### Listed entries
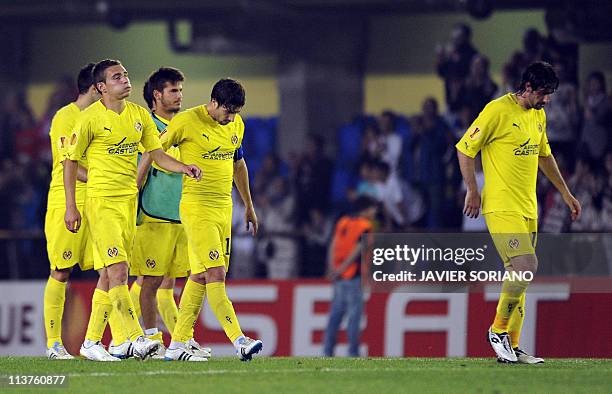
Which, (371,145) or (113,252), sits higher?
(371,145)

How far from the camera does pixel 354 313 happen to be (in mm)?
14602

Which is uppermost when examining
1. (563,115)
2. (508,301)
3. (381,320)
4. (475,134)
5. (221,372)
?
(563,115)

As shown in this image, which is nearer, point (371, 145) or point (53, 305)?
point (53, 305)

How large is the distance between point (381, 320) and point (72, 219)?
235 inches

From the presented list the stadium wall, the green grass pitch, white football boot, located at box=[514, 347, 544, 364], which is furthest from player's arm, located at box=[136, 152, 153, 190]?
the stadium wall

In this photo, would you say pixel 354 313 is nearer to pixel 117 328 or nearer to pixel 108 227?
pixel 117 328

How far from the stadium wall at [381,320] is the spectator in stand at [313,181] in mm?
1614

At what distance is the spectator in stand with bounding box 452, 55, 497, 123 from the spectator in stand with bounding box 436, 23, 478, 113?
144 millimetres

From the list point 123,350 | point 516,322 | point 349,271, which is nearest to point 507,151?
point 516,322

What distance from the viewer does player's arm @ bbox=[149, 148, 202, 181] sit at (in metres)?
9.20

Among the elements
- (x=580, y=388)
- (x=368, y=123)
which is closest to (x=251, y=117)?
(x=368, y=123)

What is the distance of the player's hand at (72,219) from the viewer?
9.27m

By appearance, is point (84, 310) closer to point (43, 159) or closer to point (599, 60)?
point (43, 159)

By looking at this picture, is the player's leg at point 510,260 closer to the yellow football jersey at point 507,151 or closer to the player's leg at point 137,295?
the yellow football jersey at point 507,151
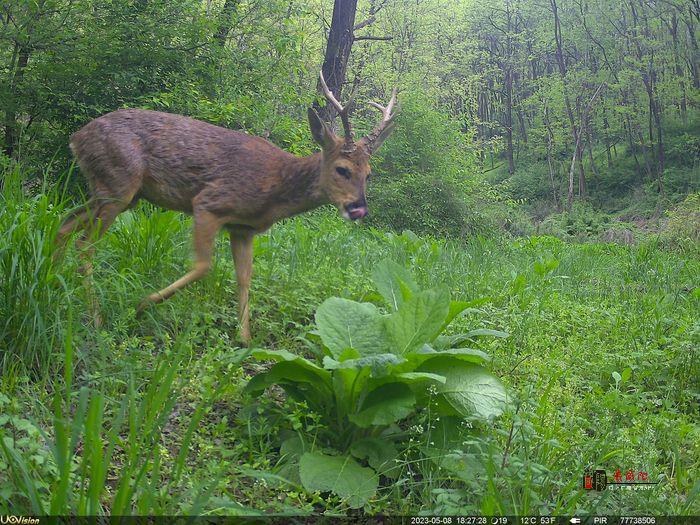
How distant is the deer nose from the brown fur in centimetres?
2

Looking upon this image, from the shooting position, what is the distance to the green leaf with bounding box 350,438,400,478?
9.47 feet

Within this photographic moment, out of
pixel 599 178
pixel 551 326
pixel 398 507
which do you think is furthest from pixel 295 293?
pixel 599 178

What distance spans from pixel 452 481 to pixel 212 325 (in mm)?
2223

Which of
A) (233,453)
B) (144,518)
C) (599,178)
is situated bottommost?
(599,178)

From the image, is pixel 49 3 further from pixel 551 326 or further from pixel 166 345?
pixel 551 326

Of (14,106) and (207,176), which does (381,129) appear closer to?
(207,176)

### Do this
Copy the items from the line holding "How distant is" through the end of the items, inclusive, and reproduce only those lines. Leave the items' own wording unchanged, but multiply every number in the answers, such as distances and coordinates, by 1.9, rounding each to as many decimals as it originally had, with halves rounded up.

### Full output
How distant is the deer nose from the brown fur in centimetres?
4

Looking upon this image, from the shooting position, what is the distance to the green leaf with bounding box 350,438,400,478?
17.99 feet

Within this photographic moment, out of
pixel 599 178
pixel 551 326
pixel 398 507
which do you think is furthest from pixel 295 293?
pixel 1138 338

What distance spans from pixel 452 481 to pixel 212 325 (in mm)?
4224

Which of
A) (233,453)
B) (144,518)
C) (599,178)
is situated bottommost?
(1138,338)

From the image, is pixel 49 3 further from pixel 551 326 or further from pixel 166 345?
pixel 1047 619

Of (14,106) and (207,176), which does (381,129) appear closer to?
(393,334)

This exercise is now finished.